Hands-Off Deployment with Canary

At SoundCloud, we follow best practices around continuous delivery, i.e. deploying small incremental changes often (many times a day). In order to do this confidently and reliably, we verify these changes before releasing, using different measures including, among others, unit, integration, and contract tests.

This process is automated as part of a continuous delivery (CD) pipeline. Historically, a typical CD pipeline here has contained at least the following steps:

Pipeline without canary step

After building and packaging the code, a battery of automated tests was run in order to verify the expected behavior. Once all the tests passed, deployment to production could be manually triggered.

This automated process, together with code reviews and other internal measures, greatly reduced the risk of introducing regressions.

However, even with precautions like those mentioned above in place, things eventually can (and will) go wrong. In order to detect production issues, we use monitoring and alerting, so when a problem is found in production, we can react by reverting to a well-known previous state. Even so, since the change has already been fully rolled out, the user experience has already been severely impacted.

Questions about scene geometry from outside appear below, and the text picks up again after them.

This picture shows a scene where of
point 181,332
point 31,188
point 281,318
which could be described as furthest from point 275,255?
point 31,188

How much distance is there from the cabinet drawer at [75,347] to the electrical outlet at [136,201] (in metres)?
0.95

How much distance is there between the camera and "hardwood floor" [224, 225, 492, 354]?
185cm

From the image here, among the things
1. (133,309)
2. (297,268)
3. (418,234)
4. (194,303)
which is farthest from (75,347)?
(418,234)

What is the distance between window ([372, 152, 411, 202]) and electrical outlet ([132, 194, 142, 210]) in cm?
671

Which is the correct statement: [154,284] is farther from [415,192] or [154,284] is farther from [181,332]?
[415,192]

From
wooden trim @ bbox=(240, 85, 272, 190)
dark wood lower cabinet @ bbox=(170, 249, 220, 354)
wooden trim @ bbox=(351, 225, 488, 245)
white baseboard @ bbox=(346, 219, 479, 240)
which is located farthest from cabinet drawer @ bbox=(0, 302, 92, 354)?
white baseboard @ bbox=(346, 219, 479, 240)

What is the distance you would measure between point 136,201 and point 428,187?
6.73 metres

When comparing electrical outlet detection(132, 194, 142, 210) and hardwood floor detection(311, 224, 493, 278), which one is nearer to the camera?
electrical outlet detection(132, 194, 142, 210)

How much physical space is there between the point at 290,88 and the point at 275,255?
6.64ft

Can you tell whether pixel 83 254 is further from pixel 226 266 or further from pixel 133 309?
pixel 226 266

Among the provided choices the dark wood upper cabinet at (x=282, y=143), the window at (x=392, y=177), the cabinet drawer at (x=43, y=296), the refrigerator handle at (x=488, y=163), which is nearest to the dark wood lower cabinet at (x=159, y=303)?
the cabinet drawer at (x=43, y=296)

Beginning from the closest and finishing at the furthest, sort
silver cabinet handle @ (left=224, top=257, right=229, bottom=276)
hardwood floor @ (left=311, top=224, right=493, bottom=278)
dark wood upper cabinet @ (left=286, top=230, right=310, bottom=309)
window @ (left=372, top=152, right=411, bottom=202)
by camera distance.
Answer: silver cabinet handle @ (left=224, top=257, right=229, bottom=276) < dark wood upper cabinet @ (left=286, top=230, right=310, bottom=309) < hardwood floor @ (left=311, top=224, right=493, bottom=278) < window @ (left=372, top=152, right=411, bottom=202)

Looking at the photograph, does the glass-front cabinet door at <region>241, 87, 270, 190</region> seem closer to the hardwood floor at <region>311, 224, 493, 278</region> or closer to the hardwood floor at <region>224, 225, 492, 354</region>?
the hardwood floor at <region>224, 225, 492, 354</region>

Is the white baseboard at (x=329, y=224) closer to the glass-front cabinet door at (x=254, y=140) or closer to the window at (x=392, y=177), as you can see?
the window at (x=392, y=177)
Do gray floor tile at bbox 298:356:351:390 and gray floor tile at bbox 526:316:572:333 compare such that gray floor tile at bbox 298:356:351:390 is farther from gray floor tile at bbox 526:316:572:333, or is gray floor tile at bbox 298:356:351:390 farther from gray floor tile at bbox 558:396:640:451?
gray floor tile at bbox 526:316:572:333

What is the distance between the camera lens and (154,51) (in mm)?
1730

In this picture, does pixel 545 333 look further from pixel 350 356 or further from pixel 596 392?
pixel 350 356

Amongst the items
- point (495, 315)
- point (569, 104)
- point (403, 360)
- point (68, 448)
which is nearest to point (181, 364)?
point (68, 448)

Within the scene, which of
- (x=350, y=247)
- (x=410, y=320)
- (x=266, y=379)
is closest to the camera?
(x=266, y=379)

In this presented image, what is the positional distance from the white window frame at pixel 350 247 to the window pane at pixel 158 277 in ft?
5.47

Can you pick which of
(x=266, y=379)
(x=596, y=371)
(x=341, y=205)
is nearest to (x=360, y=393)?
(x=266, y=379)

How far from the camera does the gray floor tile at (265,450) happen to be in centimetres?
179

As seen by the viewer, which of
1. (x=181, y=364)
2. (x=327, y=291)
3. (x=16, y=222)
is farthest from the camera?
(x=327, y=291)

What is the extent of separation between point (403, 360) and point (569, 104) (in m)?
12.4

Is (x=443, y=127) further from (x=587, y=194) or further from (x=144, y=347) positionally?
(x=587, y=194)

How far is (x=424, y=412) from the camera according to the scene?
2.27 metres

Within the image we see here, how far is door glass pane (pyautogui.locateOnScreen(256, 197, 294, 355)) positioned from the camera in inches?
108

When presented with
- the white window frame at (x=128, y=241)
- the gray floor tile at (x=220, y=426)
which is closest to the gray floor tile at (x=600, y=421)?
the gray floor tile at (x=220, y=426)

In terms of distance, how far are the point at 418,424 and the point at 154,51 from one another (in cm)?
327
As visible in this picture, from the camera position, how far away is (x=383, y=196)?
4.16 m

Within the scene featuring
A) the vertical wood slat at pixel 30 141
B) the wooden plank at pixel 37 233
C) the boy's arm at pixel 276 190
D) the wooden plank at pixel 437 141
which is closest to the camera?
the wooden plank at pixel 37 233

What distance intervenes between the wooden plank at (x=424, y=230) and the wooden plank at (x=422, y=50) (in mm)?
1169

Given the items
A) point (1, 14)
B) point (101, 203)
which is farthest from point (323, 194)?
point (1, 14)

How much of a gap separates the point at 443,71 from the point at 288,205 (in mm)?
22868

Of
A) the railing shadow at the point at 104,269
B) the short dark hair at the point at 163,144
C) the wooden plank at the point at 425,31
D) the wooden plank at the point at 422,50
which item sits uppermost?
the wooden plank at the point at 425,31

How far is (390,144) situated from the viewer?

In order to improve the user experience, we have been exploring different ways of reducing the impact and the Mean Time to Recovery (MTTR) of faulty deployments. Enter canary releases…

Iteration 1: Manual Canary Release

The term “canary” originates from a mining tradition from the early 20th century, consisting of canaries being brought down to coal mines in order to detect toxic gases. When a canary died, it alerted workers to carbon monoxide or other poisons in the air, allowing them to evacuate before they were affected.

In the context of software development, canary release is a technique that consists of making release candidates available to a small subset of users in order to detect regressions before the changes are available to all users.

At SoundCloud, we initially implemented this technique by building tooling to allow packaging and publishing release candidates into a canary environment and configuring load balancers to divert a small amount of production traffic to it. By comparing metrics between production and canary environments, our developers are able to identify faulty release candidates before they make it to production.

This was very convenient, but it came with some disadvantages. As it was a manual process and not integrated in the CD pipelines, it was easy for developers to forget to turn off old release candidates. Multiple versions receiving production traffic sometimes caused confusion and hard-to-debug issues. And although the process was documented, not everyone in the company was aware of the possibility of using canary environments. As a tedious manual process needed to be followed, it was only used for a very small number of releases. Finally, both the lack of traceability and allowing any developer to put arbitrary code into production without following standard quality checks came with a set of security and safety concerns.

Iteration 2: Canary Pipeline Integration

A natural next step was to integrate canaries into our deployment pipeline, thereby automating the process and ensuring it was used for every release. This also ensured that any code receiving production traffic had passed our standard quality processes and that the release candidate running in the canary environment was up to date.

With these changes in effect, the pipeline looked like this:

Pipeline with manual canary step

Every change went through a canary step in which developers could manually compare metrics and identify issues before proceeding to a full production deploy.

This was a clear improvement over the previous situation, but it was still a manual process that relied on developers carefully looking at relevant graphs and spotting potential problems, which was time-consuming and error prone.

Iteration 3: Automated Canary Verification

In order to fully automate our deployments, we had to solve the problem of automatic canary verification. We soon realized we could leverage our existing monitoring and alerting infrastructure to accomplish just that.

Every service at SoundCloud has a set of defined rules used to detect anomalies and undesired behaviors. With small modifications to the rule expressions, we were able to detect these conditions in each of our defined environments.

The missing piece was to query our monitoring system from the CD pipelines to automatically detect and roll back any change introducing regressions. This allowed us to remove manual intervention while ensuring the same standards of quality used for our production environments.

The resulting pipeline looked like this:

Pipeline with automatic canary step

Conclusion

The addition of automatic canary deployments and verifications at SoundCloud was a massive success and has greatly improved our productivity and reliability. The confidence we have in automatically detecting any regression has removed the manual toil around deployment and enables our developers to focus on adding value without spending time babysitting deployments. When things inevitably go wrong, we now have yet another safety net that protects us from large-scale outages. Using automatic processes and removing human interaction to verify and roll back faulty deployments has greatly reduced our Mean Time to Detect (MTTD) and Mean Time to Recovery (MTTR).